▸ Alıştırma 1
TBB toplantısı haberine göre toplantıya kimler ev sahipliği yaptı?
▸ Alıştırma 2
TBB toplantısı haberinde "Başkan Aydın, toplantının" sözlerinden "etkileyen koşullardan bahsetti." sözlerine kadar uzanan bölümü harfi harfine aynen kopyalayın.
▸ Alıştırma 3
Lütfen TBB toplantısı haberini kaldığı yerden alıp sonraki kısmını yazarak sürdürün.

▸ Belge bölümü
++++++++++++++++++++

Advertisement
SEKTÖR HABERLERİ ABONE OL

Türkiye Bankalar Birliği (TBB) Başkanı Hüseyin Aydın, ekonomi yönetiminin aldığı tedbirlerin ilk yarıda işe yaradığını belirterek, "Ekonomide bir dengelenme olduğunu görüyoruz. Doğal olarak bankacılık sektörü de kendisinden beklenenleri yerine getirdi" dedi.

TBB'nin Türkiye ekonomisindeki son gelişmeleri değerlendirdiği ve bankacılık sektörünün güncel rakamlarını aktardığı toplantı Aydın ve TBB Genel Sekreteri Ekrem Keskin'in ev sahipliğinde düzenlendi.

Başkan Aydın, toplantının açılışında yaptığı kısa konuşmada, "yılın ilk yarısında ekonomi yönetiminin aldığı önlemlerin işe yaradığı" yorumunda bulunarak, "Ekonomide bir dengelenme olduğunu görüyoruz. Doğal olarak bankacılık sektörü de kendisinden beklenenleri yerine getirdi. Bu düzenlemelerin karlılığımıza negatif etkisi olduğu hem açıkladığımız bilançolarda hem de kamuoyunda bilinmektedir" diye konuştu.

Genel Sekreter Keskin de yaptığı sunumla, ilk yarı bankacılık sektörü göstergelerine ilişkin detayları paylaşmadan önce, bu performansı etkileyen koşullardan bahsetti.

Küresel ekonomide yaşananlara değinen Keskin, şunları anlattı:

"Küresel ekonomide toparlanma yavaş da olsa sürüyor. Fakat toparlanma dünya genelinde tüm ülkelerde ve ekonomilerde aynı ölçüde değil. Bazı bölgeler, özellikle ABD'de beklenenden daha iyi bir toparlanma var ama bizim asıl ticaret ortağımız olan AB'de toparlanma beklenenden yavaş. Küresel anlamda bir toparlanmadan bahsetmek için henüz erken, kırılganlıklar devam ediyor."

++++++++++++++++++++

▸ Kayıtlar
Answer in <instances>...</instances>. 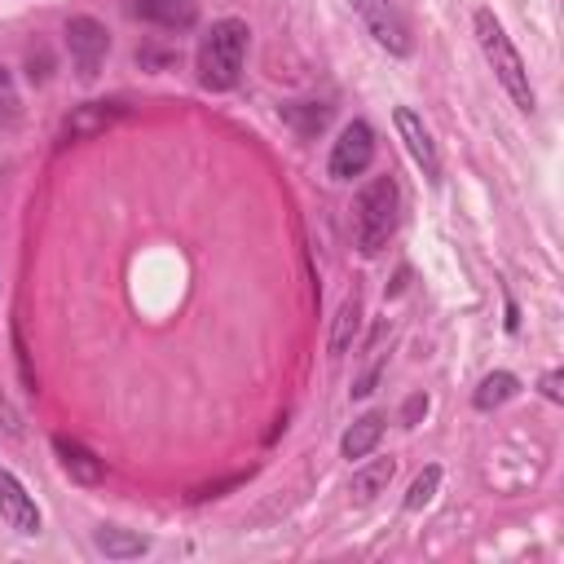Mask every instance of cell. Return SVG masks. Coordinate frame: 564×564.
<instances>
[{
    "label": "cell",
    "instance_id": "cell-1",
    "mask_svg": "<svg viewBox=\"0 0 564 564\" xmlns=\"http://www.w3.org/2000/svg\"><path fill=\"white\" fill-rule=\"evenodd\" d=\"M247 22L242 18H220L207 26V35L198 40V84L207 93H229L242 79V62H247Z\"/></svg>",
    "mask_w": 564,
    "mask_h": 564
},
{
    "label": "cell",
    "instance_id": "cell-2",
    "mask_svg": "<svg viewBox=\"0 0 564 564\" xmlns=\"http://www.w3.org/2000/svg\"><path fill=\"white\" fill-rule=\"evenodd\" d=\"M397 212H401L397 176H370L352 207V242L361 256H379L388 247V238L397 234Z\"/></svg>",
    "mask_w": 564,
    "mask_h": 564
},
{
    "label": "cell",
    "instance_id": "cell-3",
    "mask_svg": "<svg viewBox=\"0 0 564 564\" xmlns=\"http://www.w3.org/2000/svg\"><path fill=\"white\" fill-rule=\"evenodd\" d=\"M471 26H476V40H480V53H485V62L494 66V75H498V84L507 88V97L524 110V115H533L538 110V93H533V84H529V70H524V62H520V53H516V44L507 40V31H502V22L494 18V9H476V18H471Z\"/></svg>",
    "mask_w": 564,
    "mask_h": 564
},
{
    "label": "cell",
    "instance_id": "cell-4",
    "mask_svg": "<svg viewBox=\"0 0 564 564\" xmlns=\"http://www.w3.org/2000/svg\"><path fill=\"white\" fill-rule=\"evenodd\" d=\"M66 48H70V66L84 84H93L106 66V53H110V35L106 26L93 18V13H70L66 18Z\"/></svg>",
    "mask_w": 564,
    "mask_h": 564
},
{
    "label": "cell",
    "instance_id": "cell-5",
    "mask_svg": "<svg viewBox=\"0 0 564 564\" xmlns=\"http://www.w3.org/2000/svg\"><path fill=\"white\" fill-rule=\"evenodd\" d=\"M348 4H352V13L361 18L366 35H370L383 53H392V57H410V53H414L410 26H405V18L397 13V4H388V0H348Z\"/></svg>",
    "mask_w": 564,
    "mask_h": 564
},
{
    "label": "cell",
    "instance_id": "cell-6",
    "mask_svg": "<svg viewBox=\"0 0 564 564\" xmlns=\"http://www.w3.org/2000/svg\"><path fill=\"white\" fill-rule=\"evenodd\" d=\"M370 163H375V128H370L366 119L344 123L339 137H335V145H330V163H326L330 181H352V176H361Z\"/></svg>",
    "mask_w": 564,
    "mask_h": 564
},
{
    "label": "cell",
    "instance_id": "cell-7",
    "mask_svg": "<svg viewBox=\"0 0 564 564\" xmlns=\"http://www.w3.org/2000/svg\"><path fill=\"white\" fill-rule=\"evenodd\" d=\"M0 520L22 538L40 533V507H35V498L22 489V480L9 467H0Z\"/></svg>",
    "mask_w": 564,
    "mask_h": 564
},
{
    "label": "cell",
    "instance_id": "cell-8",
    "mask_svg": "<svg viewBox=\"0 0 564 564\" xmlns=\"http://www.w3.org/2000/svg\"><path fill=\"white\" fill-rule=\"evenodd\" d=\"M392 119H397V132H401L410 159L423 167V176H427V181H441V154H436V141H432V132L423 128V119H419L410 106H397Z\"/></svg>",
    "mask_w": 564,
    "mask_h": 564
},
{
    "label": "cell",
    "instance_id": "cell-9",
    "mask_svg": "<svg viewBox=\"0 0 564 564\" xmlns=\"http://www.w3.org/2000/svg\"><path fill=\"white\" fill-rule=\"evenodd\" d=\"M128 18L163 26V31H189L198 22V0H128Z\"/></svg>",
    "mask_w": 564,
    "mask_h": 564
},
{
    "label": "cell",
    "instance_id": "cell-10",
    "mask_svg": "<svg viewBox=\"0 0 564 564\" xmlns=\"http://www.w3.org/2000/svg\"><path fill=\"white\" fill-rule=\"evenodd\" d=\"M53 454H57L62 471H66L75 485H101V480H106V463H101L84 441L57 432V436H53Z\"/></svg>",
    "mask_w": 564,
    "mask_h": 564
},
{
    "label": "cell",
    "instance_id": "cell-11",
    "mask_svg": "<svg viewBox=\"0 0 564 564\" xmlns=\"http://www.w3.org/2000/svg\"><path fill=\"white\" fill-rule=\"evenodd\" d=\"M128 115V106L123 101H84V106H75V115L62 123V141H84V137H97V132H106L115 119H123Z\"/></svg>",
    "mask_w": 564,
    "mask_h": 564
},
{
    "label": "cell",
    "instance_id": "cell-12",
    "mask_svg": "<svg viewBox=\"0 0 564 564\" xmlns=\"http://www.w3.org/2000/svg\"><path fill=\"white\" fill-rule=\"evenodd\" d=\"M383 441V414H361L344 436H339V454L352 463V458H370L375 454V445Z\"/></svg>",
    "mask_w": 564,
    "mask_h": 564
},
{
    "label": "cell",
    "instance_id": "cell-13",
    "mask_svg": "<svg viewBox=\"0 0 564 564\" xmlns=\"http://www.w3.org/2000/svg\"><path fill=\"white\" fill-rule=\"evenodd\" d=\"M93 542H97V551L106 560H137V555L150 551V538L145 533H132V529H119V524H101L93 533Z\"/></svg>",
    "mask_w": 564,
    "mask_h": 564
},
{
    "label": "cell",
    "instance_id": "cell-14",
    "mask_svg": "<svg viewBox=\"0 0 564 564\" xmlns=\"http://www.w3.org/2000/svg\"><path fill=\"white\" fill-rule=\"evenodd\" d=\"M392 471H397L392 458H370V463H361V467L352 471V485H348L352 502H375V498L392 485Z\"/></svg>",
    "mask_w": 564,
    "mask_h": 564
},
{
    "label": "cell",
    "instance_id": "cell-15",
    "mask_svg": "<svg viewBox=\"0 0 564 564\" xmlns=\"http://www.w3.org/2000/svg\"><path fill=\"white\" fill-rule=\"evenodd\" d=\"M516 392H520V379H516L511 370H494V375H485L480 388L471 392V405H476V410H498V405H507Z\"/></svg>",
    "mask_w": 564,
    "mask_h": 564
},
{
    "label": "cell",
    "instance_id": "cell-16",
    "mask_svg": "<svg viewBox=\"0 0 564 564\" xmlns=\"http://www.w3.org/2000/svg\"><path fill=\"white\" fill-rule=\"evenodd\" d=\"M357 330H361V300H357V291L339 304V313H335V326H330V357H344L348 352V344L357 339Z\"/></svg>",
    "mask_w": 564,
    "mask_h": 564
},
{
    "label": "cell",
    "instance_id": "cell-17",
    "mask_svg": "<svg viewBox=\"0 0 564 564\" xmlns=\"http://www.w3.org/2000/svg\"><path fill=\"white\" fill-rule=\"evenodd\" d=\"M282 119H286L300 137H317V132L330 123V106H322V101H286V106H282Z\"/></svg>",
    "mask_w": 564,
    "mask_h": 564
},
{
    "label": "cell",
    "instance_id": "cell-18",
    "mask_svg": "<svg viewBox=\"0 0 564 564\" xmlns=\"http://www.w3.org/2000/svg\"><path fill=\"white\" fill-rule=\"evenodd\" d=\"M436 485H441V467H423L405 489V511H423L436 498Z\"/></svg>",
    "mask_w": 564,
    "mask_h": 564
},
{
    "label": "cell",
    "instance_id": "cell-19",
    "mask_svg": "<svg viewBox=\"0 0 564 564\" xmlns=\"http://www.w3.org/2000/svg\"><path fill=\"white\" fill-rule=\"evenodd\" d=\"M22 119V97H18V84H13V70L0 66V128H13Z\"/></svg>",
    "mask_w": 564,
    "mask_h": 564
},
{
    "label": "cell",
    "instance_id": "cell-20",
    "mask_svg": "<svg viewBox=\"0 0 564 564\" xmlns=\"http://www.w3.org/2000/svg\"><path fill=\"white\" fill-rule=\"evenodd\" d=\"M423 414H427V392H414V397L401 405V427H414Z\"/></svg>",
    "mask_w": 564,
    "mask_h": 564
},
{
    "label": "cell",
    "instance_id": "cell-21",
    "mask_svg": "<svg viewBox=\"0 0 564 564\" xmlns=\"http://www.w3.org/2000/svg\"><path fill=\"white\" fill-rule=\"evenodd\" d=\"M379 375H383V361H379V366H370V370L352 383V397H370V392H375V383H379Z\"/></svg>",
    "mask_w": 564,
    "mask_h": 564
},
{
    "label": "cell",
    "instance_id": "cell-22",
    "mask_svg": "<svg viewBox=\"0 0 564 564\" xmlns=\"http://www.w3.org/2000/svg\"><path fill=\"white\" fill-rule=\"evenodd\" d=\"M560 383H564V375H560V370H546V375H542V397H546V401H560V397H564Z\"/></svg>",
    "mask_w": 564,
    "mask_h": 564
}]
</instances>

++++++++++++++++++++

▸ Yazılı yanıt 1
TBB Başkanı Hüseyin Aydın ve TBB Genel Sekreteri Ekrem Keskin.

▸ Yazılı yanıt 2
Başkan Aydın, toplantının açılışında yaptığı kısa konuşmada, "yılın ilk yarısında ekonomi yönetiminin aldığı önlemlerin işe yaradığı" yorumunda bulunarak, "Ekonomide bir dengelenme olduğunu görüyoruz. Doğal olarak bankacılık sektörü de kendisinden beklenenleri yerine getirdi. Bu düzenlemelerin karlılığımıza negatif etkisi olduğu hem açıkladığımız bilançolarda hem de kamuoyunda bilinmektedir" diye konuştu.

Genel Sekreter Keskin de yaptığı sunumla, ilk yarı bankacılık sektörü göstergelerine ilişkin detayları paylaşmadan önce, bu performansı etkileyen koşullardan bahsetti.

▸ Yazılı yanıt 3
Keskin ABD'deki beklenenden iyi toparlanmanın faiz artırımıyla ilgili beklentileri öne çektiğini dile getirerek, rezerv para niteliğindeki ABD Doları'ndaki faizlerin yükselmesinin ise dünya ekonomisini ve beklentileri önemli ölçüde etkilediğini söyledi.

Jeopolitik alanda bölgede yaşanan gelişmelerin, bölgesel ekonomik ilişkileri olumsuz yönde etkilediğini ifade eden Keskin, Türkiye'nin ikili ekonomik ilişkilerinin olumsuz etkilendiğine işaret etti.

Türkiye ekonomisine ilişkin gözlemlerine de değinen Keskin, şunları kaydetti:

"Türkiye 2014 yılı içerisinde 2 önemli seçim atmosferi yaşamasına rağmen ekonomi, normal seyrinde ve performansında devam etti. Büyüme öngörü doğrultusunda devam ediyor ama küresel ekonomideki belirsizlikler dolayısıyla şu an aşağı yönlü bir baskı var. Yine de beklentimiz 4'e yakın bir büyüme olacağı şeklinde. Bu büyümeyi aşağı çekecek temel 2 faktör var, bir tanesi AB ekonomisindeki toparlanmanın beklenenden yavaş olması bir tanesi de bölgedeki gelişmeler dolayısıyla ikili ticaretimizi etkileyen olumsuzluklar."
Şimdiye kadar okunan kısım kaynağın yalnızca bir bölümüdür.